Across countries, many teachers already integrate artistic approaches into their lessons, creatively blending traditional and innovative methods. However, significant barriers remain. Rigid curricula, time pressures, the marginalisation of arts education, neoliberal perspective prioritising subject perceived as contributing to future employability, and dominant national and Eurocentric cultural frameworks often limit the potential of arts-based learning to support deeper critical engagement.
Insights from Slovenia illustrate this tension particularly well. Children enjoy participating in artistic activities, yet often perceive them as “just fun”, unstructured or chaotic rather than meaningful educational experiences. Even when teachers successfully incorporate arts-based approaches, structural constraints can prevent these from becoming spaces where children’s lived experiences and perspectives are meaningfully explored. However, if supported by skilled facilitation, the arts practices have the potential to become important media for critical engagement.
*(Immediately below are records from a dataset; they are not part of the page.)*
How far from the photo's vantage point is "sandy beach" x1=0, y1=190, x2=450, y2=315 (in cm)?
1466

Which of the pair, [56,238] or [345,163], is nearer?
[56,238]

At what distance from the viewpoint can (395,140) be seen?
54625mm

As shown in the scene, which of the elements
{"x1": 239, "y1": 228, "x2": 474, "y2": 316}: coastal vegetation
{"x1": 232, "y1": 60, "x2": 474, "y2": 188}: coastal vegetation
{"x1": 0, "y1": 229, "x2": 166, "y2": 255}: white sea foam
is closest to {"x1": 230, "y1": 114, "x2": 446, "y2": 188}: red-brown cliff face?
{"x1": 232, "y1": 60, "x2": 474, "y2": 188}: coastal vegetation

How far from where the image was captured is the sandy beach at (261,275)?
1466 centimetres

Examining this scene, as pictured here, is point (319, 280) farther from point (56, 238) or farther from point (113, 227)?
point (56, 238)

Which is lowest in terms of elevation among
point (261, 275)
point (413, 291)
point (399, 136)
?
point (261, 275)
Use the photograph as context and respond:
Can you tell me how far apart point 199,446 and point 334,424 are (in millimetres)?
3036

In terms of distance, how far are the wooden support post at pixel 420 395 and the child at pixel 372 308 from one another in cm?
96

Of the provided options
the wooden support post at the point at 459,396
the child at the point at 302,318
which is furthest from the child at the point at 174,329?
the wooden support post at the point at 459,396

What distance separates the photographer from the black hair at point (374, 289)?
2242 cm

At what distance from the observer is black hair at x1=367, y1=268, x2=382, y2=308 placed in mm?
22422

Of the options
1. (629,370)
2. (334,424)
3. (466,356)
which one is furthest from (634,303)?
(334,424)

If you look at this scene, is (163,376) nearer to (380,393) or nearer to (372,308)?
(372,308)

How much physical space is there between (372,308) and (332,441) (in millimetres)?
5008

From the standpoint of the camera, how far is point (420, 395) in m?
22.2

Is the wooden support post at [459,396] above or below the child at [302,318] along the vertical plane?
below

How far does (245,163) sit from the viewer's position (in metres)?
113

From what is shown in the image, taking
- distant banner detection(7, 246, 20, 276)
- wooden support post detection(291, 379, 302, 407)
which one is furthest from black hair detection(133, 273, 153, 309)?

When young people feel their voices are not genuinely valued, they are more likely to participate passively rather than engage critically.
At the same time, the research uncovered strong transformative potential — especially beyond the classroom. Slovenian local communities offer fascinating activities, which can engage young people and adults in a collaborative and participatory manner. The team observed activities that involved resolving community-identified problems by drawing from participants’ personal cultural experience, as well as contributing to fostering participants’ critical cultural literacy. Local community activities that are not tied to the rigid school curricula and educational structures, offer more possibilities to dismantle the power relations and create meaningful opportunities for learning beyond the classroom by fostering inclusive spaces for agency, allowing individuals – especially children and youth – to become active interpreters and narrators of their own social worlds
From using fairy tales to explore lived realities, to participatory redesign of local spaces, to practices that challenge dominant consumption patterns, these initiatives fostered agency, civic awareness, and collective reflection. Importantly, such community-based practices demonstrate that cultural production is a vibrant, collaborative process rather than a static heritage.